Am trying to solve a puzzle:
A great deal of modern physics is represented by the book: "QED. The Strange Theory Of Light And Matter" by Richard Feynman.
(I recommend getting hold of a copy from a library or somewhere).
It is written for the general reader, and not very long.
The crunch is: QED (quantum electrodynamics) largely revolves around "the adding of probability amplitudes" (whatever they are).
Whatever they are, they are represented by so-called "complex numbers".
"Complex numbers" are 2-dimensional numbers, as far as I know.
They apparently can be represented by ordered pairs of numbers (which seems sensible to me).
But people often represent a complex number in the form "a + ib", where "i" is the square root of minus 1.
Now that looks very dodgy (there's a good book about sq. rt. -1 called "Sqare root -1 AN Imaginary Tale" or something. A cartoon suggests imaginary numbers might be numbers like "eleventy-twelve" or something. But no, they actually work in practical use for electrical engineers.
According to the history of sq. rt. -1; people tended to treat this weird "impossible" number as rather suspect. But "imaginary" is apparently unfortunate wording and the whole thing a misunderstanding, suggests the book.
The two vectors that multiply to give a unit vector in a negative direction, is if I recall, all it is.
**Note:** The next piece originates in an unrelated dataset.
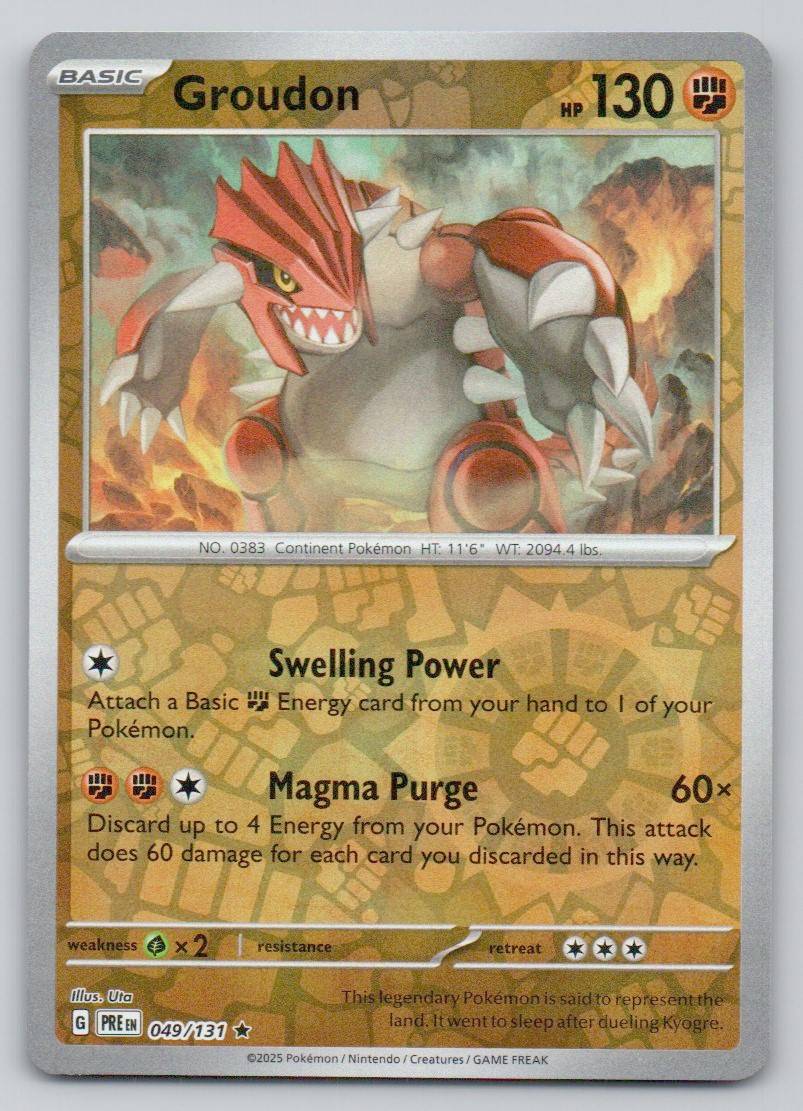 Groudon 049 HOL Card - Prismatic Evolutions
Each of those two vectors is a sq. rt. - 1.
So what is vector multiplication?
I vaguely recall it involves rotating a vector 90 degrees about the origin.
It all sounds like befuddlement though.
However, as "complex numbers" are, according to www.emmy.noether.com, how the book of nature is read; then figuring out EXACTLY what this is all about should clear up a lot of confusion.
Well; I think, how about it is: man who reads the book of nature by comparing and matching patterns?
And two comparisons gives you two new patterns, to be compared and matched.
Since the basic structure is 1, 2, 3 (pattern A, pattern B, comparison C); then the complex number must be the representitive of the two patterns compared?
And you are right about a 3rd dimension in the comparison of the other two views of a square from a practical point of view; this is implicit.
What Dr. Dick may have discovered is that 3-D space is constructed by implication in this way, sort of projected holographically, from the self-referential comparison of two patterns.
In exposing the implicit 3-D-ness you have illustrated a theory of how space may be constructed holographically from 2-D pattern matching.
Dr. Dick says that events have dimensions. Interaction of two patterns may holographically generate the 3-D space? In your example, my view required a 3rd dimension to compare the two views. But: could the two views be unconnected squares that, on seeing each other, formed a mutual 3-D space?
When you look at how words are defined, it involves the intersection of two categories. When I say "telephone" partially contains "communication"; and "communication" partially contains "telephone"; you know from experience that these words do partially define each other in that region they have in common.
What Dr. Dick has done is found a partial differential equation that maps this in principle.
What Chris Langan has done is note the mutual self-containment I guess in his CTMU (Cognitive Theoretic Model Of The Universe).
If instead I wrote 5278483 partially contains 64738920, which partially contains 5278483; where the numbers represent words of unknown meaning; it starts to look more like what Dr. Dick did.
It also looks like 5278483 self-referred and projected out 64738920 in the process. So everything contains everything else in self-reference, in consciousness? 64738920 exists and to exist is to be different, so is separate by definition from 5278483; but they see each other in "self-reference 'space' "; they find each other are projected out of Consciousness itself?
So by being fully conscious, you can see other things created by consciousness. The door opens on telepathy and teleportation as natural abilities for fully conscious humans?
Dr. Dick does appear to have found a simple in principle way to obtain major physics laws; and allow paradoxes to be unravelled.
Two dimensional numbers just represent two ways of looking at something, in one view, it seems.
One view of a 2-D object, a square, is the view from one edge.
I thought (but may be wrong) that how about: from the perspective of the square seen from one edge, that one edge is just "a" amount of edge.
The other edge is represented as sq. rt. -1 square(i) x b amount of that edge
So a + ib can mean edge 'a' + (edge 'b' represented as sq.rt. of missing square)?